I have been extremely fortunate in having the assistance of two outstanding young scholars: Antoine You, who helped with some of the detective work in the Paris archives; and Ella Saginadze, who tracked down materials for me in Moscow and St Petersburg. Thanks are also due to Claire Brodier, Maud Goodhart and Isabel Daykin, who each helped with a more specific task.
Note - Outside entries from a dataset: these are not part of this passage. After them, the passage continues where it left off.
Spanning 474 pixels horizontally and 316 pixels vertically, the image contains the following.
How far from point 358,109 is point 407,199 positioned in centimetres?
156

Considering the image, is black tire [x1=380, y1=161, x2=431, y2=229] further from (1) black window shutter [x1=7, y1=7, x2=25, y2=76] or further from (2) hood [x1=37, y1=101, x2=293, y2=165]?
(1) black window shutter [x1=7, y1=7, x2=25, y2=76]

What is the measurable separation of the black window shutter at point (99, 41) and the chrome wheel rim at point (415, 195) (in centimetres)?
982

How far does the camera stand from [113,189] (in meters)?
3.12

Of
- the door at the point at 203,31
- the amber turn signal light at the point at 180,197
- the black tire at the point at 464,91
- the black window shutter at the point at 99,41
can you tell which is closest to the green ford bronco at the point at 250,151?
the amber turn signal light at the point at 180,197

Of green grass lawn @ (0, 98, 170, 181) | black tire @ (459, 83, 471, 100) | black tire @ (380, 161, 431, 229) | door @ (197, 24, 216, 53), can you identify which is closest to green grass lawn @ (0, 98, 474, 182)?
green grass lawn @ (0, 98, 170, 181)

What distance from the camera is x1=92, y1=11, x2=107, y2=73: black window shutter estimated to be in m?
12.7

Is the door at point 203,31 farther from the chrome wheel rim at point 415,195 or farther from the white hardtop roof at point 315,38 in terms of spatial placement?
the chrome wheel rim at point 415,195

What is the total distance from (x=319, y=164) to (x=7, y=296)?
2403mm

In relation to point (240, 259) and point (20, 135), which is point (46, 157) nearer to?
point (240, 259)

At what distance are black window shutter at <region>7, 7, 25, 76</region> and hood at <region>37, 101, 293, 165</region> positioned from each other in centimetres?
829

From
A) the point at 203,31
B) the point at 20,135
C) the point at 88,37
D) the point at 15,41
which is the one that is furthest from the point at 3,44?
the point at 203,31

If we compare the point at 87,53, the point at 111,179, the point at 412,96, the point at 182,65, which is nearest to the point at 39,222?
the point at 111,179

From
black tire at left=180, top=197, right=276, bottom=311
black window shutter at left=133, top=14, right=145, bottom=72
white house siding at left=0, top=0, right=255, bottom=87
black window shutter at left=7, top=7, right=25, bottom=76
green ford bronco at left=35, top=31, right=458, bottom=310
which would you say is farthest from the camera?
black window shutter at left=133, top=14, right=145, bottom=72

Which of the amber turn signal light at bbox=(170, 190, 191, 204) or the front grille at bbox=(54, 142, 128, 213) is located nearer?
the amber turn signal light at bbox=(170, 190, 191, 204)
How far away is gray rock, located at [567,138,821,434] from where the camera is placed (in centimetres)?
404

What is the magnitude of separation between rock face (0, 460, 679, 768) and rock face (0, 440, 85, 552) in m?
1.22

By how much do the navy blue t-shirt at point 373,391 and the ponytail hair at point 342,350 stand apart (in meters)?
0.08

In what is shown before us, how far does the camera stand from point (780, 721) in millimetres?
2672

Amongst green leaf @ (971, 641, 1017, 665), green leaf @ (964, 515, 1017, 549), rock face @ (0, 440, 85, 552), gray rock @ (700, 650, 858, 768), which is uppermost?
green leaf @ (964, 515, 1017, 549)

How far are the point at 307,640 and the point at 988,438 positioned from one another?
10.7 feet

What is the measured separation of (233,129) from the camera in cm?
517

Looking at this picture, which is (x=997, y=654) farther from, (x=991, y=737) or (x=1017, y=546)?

I am grateful to the following scholars for providing information on particular topics, in which they are far more expert than I am: Alexandre Zviguilsky, Nicholas Žekulin, Agnès Penot, Laura Forti, Dagmar Paulus, Jennifer Davis, Julia Armstrong-Totten, Murat Siviloglu, James Radomski, Adam Zamoyski, Ellinoor Bergvelt and Claudia Hörster. Thanks as well to the many archivists who helped my research, among them, in particular: Vilma Zanotti (Archivo Storico Ricordi), Paul-Louis Durand-Ruel, Flavie Durand-Ruel (both at the Durand-Ruel Archive), Paul Beard (Royal Opera House Archives), James Kirwan (Trinity College Library), Mary Haegert and Susan Halpert (both at the Houghton Library).

I owe a special debt of gratitude to those dear people who generously read the early draft: Stella Tillyard, Hugh Macdonald, Barbara Diana, Miles Taylor, Marie-Pierre Rey, Peter Straus and Kate Figes. Their responses were invaluable, helping me to write the later drafts. In Sara Bershtel and Simon Winder I have what I think must be the finest editorial team in the English-speaking world. In their different ways their influence on my work has been immense.

I would also like to thank Cecilia Mackay, whose picture research for The Europeans, as on many of my other books, has been of the highest quality, and Mark Handsley, the best of copy-editors.

Finally, I thank my family – Stephanie, Lydia, Alice, Kate and Stoph – for their love and support. The book is dedicated to my sister, Kate, the single constant presence in my life, who joined me in reclaiming our German nationality following the UK’s decision to leave the European Union.

That event, unforeseen (indeed, unthinkable) when I started working on this book, has added a real urgency to its writing. I hope the book will serve as a reminder of the unifying force of European civilization, which Europe’s nations ignore at their peril.